Copy the material below word for word, all of it, but leave out the pictures.
-- START Provided information --
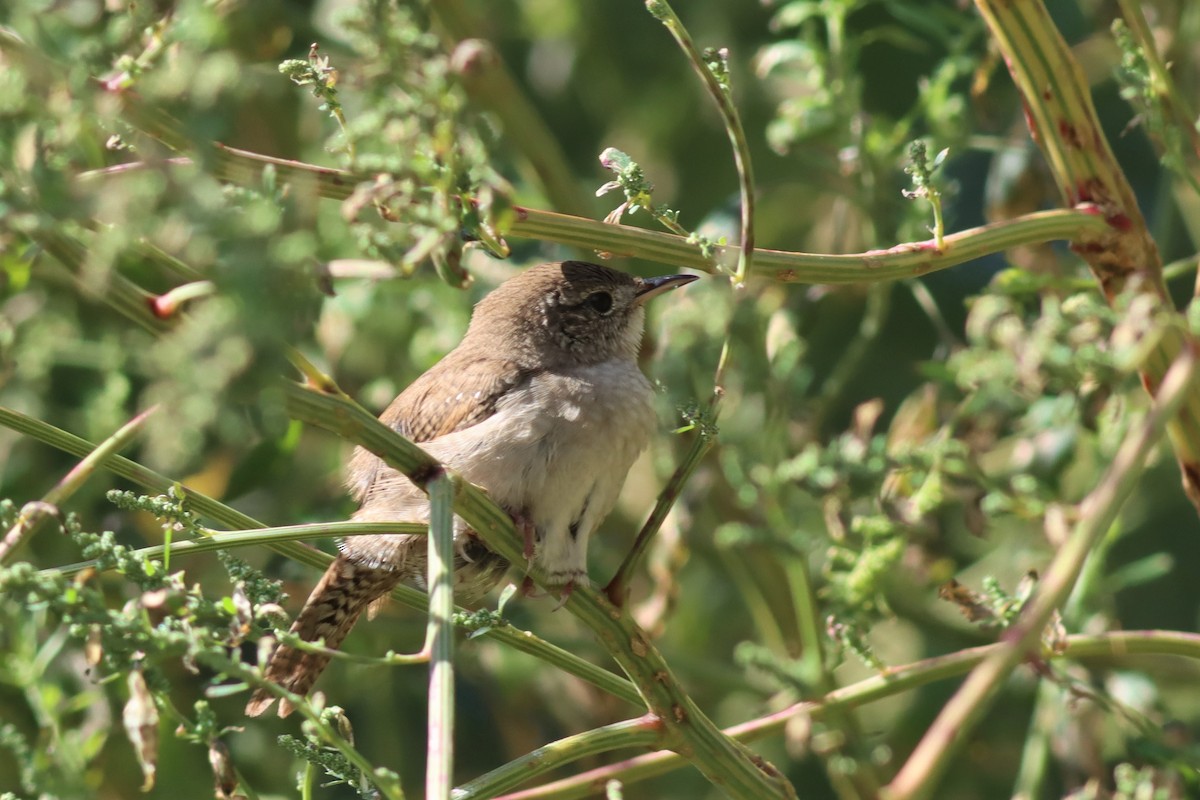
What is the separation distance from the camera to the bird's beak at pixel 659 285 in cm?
420

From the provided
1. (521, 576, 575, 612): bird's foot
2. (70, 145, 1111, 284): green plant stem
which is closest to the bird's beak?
(521, 576, 575, 612): bird's foot

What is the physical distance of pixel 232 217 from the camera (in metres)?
1.57

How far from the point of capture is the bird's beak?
4.20 meters

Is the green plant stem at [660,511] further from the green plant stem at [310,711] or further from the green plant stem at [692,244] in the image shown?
the green plant stem at [310,711]

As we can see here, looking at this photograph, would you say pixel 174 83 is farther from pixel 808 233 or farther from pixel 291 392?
pixel 808 233

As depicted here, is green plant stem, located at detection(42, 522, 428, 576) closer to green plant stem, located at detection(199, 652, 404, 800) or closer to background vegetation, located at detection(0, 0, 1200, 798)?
background vegetation, located at detection(0, 0, 1200, 798)

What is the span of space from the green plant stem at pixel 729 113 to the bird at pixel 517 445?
3.30ft

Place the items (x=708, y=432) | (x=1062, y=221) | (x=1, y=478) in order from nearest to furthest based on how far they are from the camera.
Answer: (x=708, y=432)
(x=1062, y=221)
(x=1, y=478)

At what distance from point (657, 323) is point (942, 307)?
1.01m

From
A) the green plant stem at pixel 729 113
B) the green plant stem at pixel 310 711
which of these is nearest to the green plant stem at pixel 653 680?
the green plant stem at pixel 310 711

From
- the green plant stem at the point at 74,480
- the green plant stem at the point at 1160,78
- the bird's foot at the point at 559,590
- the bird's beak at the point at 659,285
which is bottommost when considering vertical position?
the bird's foot at the point at 559,590

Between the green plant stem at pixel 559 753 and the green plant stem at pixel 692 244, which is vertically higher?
the green plant stem at pixel 692 244

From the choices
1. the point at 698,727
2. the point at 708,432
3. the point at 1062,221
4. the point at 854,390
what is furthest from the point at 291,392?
the point at 854,390

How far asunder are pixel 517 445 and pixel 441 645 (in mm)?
-- END Provided information --
Result for this exercise
What is the separation distance from the camera to the bird's beak at pixel 659 285 in cm?
420

From the provided
1. (521, 576, 575, 612): bird's foot
2. (70, 145, 1111, 284): green plant stem
which is closest to the bird's beak?
(521, 576, 575, 612): bird's foot

What is the physical distance of pixel 232 217 from the camera (in metres)?
1.57

How far from the point of capture is the bird's beak?
4.20 meters

Is the green plant stem at [660,511] further from the green plant stem at [310,711] or further from the green plant stem at [692,244] in the image shown?
the green plant stem at [310,711]

As we can see here, looking at this photograph, would you say pixel 174 83 is farther from pixel 808 233 or farther from pixel 291 392?
pixel 808 233

As depicted here, is green plant stem, located at detection(42, 522, 428, 576) closer to green plant stem, located at detection(199, 652, 404, 800) or closer to background vegetation, located at detection(0, 0, 1200, 798)?
background vegetation, located at detection(0, 0, 1200, 798)

What is the span of space from the green plant stem at pixel 729 113 to the bird at pixel 517 445?
3.30ft

Place the items (x=708, y=432) | (x=1062, y=221) | (x=1, y=478) in order from nearest to furthest based on how far they are from the camera.
Answer: (x=708, y=432)
(x=1062, y=221)
(x=1, y=478)

At what distance from point (657, 323) is point (942, 307)?
1.01m

From
A) the green plant stem at pixel 729 113
B) the green plant stem at pixel 310 711
which of these is nearest to the green plant stem at pixel 653 680?
the green plant stem at pixel 310 711

From
- the green plant stem at the point at 74,480
- the green plant stem at the point at 1160,78
- the bird's foot at the point at 559,590
- the bird's beak at the point at 659,285
which is bottommost when considering vertical position?
the bird's foot at the point at 559,590

Between the green plant stem at pixel 559 753 and the green plant stem at pixel 692 244, which is vertically higher?
the green plant stem at pixel 692 244

From the choices
1. the point at 698,727
2. the point at 708,432
3. the point at 1062,221
4. the point at 854,390
what is furthest from the point at 291,392?
the point at 854,390

How far asunder are pixel 517 445 and pixel 441 645 (in mm)?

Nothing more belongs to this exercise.